_WHAT NEEDS TO BE DONE_: Which lines in the items below contain the string "this"? List each such line in full.

_RECORDS SUPPLIED_:
------------

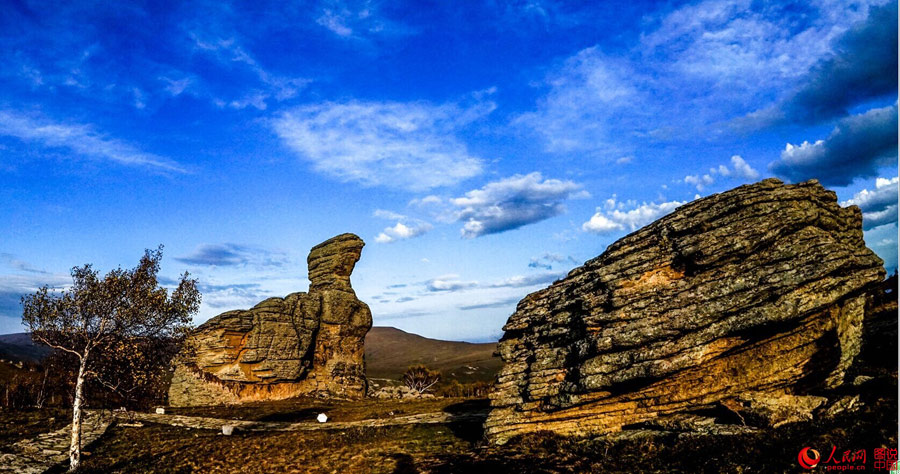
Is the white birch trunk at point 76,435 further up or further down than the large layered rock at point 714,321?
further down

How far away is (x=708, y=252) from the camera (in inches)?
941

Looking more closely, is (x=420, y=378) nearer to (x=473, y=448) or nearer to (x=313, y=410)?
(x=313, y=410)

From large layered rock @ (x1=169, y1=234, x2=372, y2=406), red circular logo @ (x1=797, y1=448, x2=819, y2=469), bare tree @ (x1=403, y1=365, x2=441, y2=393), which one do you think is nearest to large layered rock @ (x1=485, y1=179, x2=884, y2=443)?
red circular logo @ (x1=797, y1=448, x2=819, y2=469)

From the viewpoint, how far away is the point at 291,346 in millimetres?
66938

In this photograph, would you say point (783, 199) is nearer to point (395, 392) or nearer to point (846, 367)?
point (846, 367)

------------

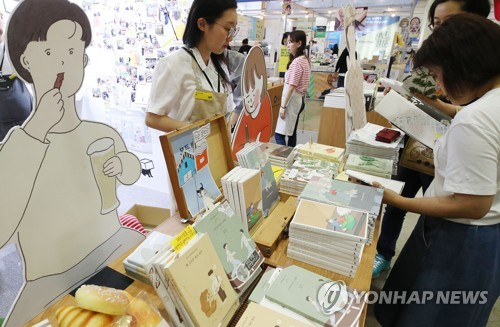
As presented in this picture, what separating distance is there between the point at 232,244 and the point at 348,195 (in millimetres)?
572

------------

_OUTPUT OF THE EXERCISE_:
In this photograph, would you say point (783, 199) is nearer to point (395, 392) or nearer to point (846, 367)?
As presented in this picture, what separating distance is there between the point at 232,244 and the point at 348,195 (in millimetres)?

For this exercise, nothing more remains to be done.